## REQUIREMENT
Copy nothing but the lines below running from the line containing "10514 SW 127th" through the line containing "Η AEGEAN φέρνει", both end lines included.

## RECORDS FOR THIS EXERCISE

'''

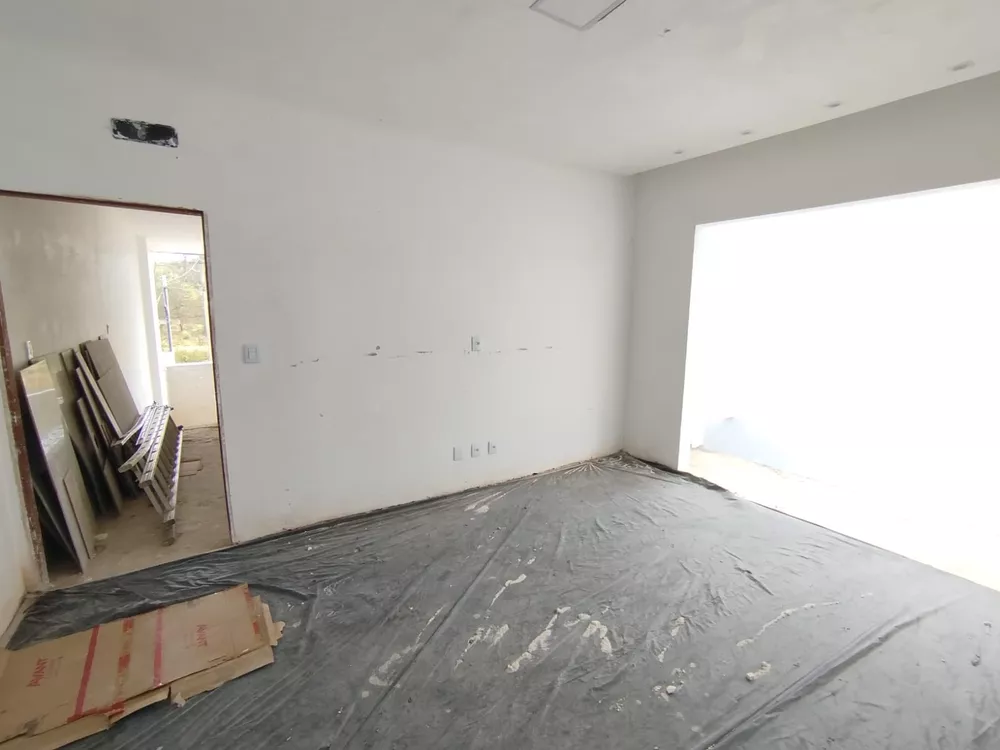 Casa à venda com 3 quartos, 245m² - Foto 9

'''
'''

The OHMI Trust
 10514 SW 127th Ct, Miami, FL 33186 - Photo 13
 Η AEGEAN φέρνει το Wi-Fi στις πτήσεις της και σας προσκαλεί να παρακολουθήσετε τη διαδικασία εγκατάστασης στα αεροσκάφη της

'''

## FINISHED TASK
 10514 SW 127th Ct, Miami, FL 33186 - Photo 13
 Η AEGEAN φέρνει το Wi-Fi στις πτήσεις της και σας προσκαλεί να παρακολουθήσετε τη διαδικασία εγκατάστασης στα αεροσκάφη της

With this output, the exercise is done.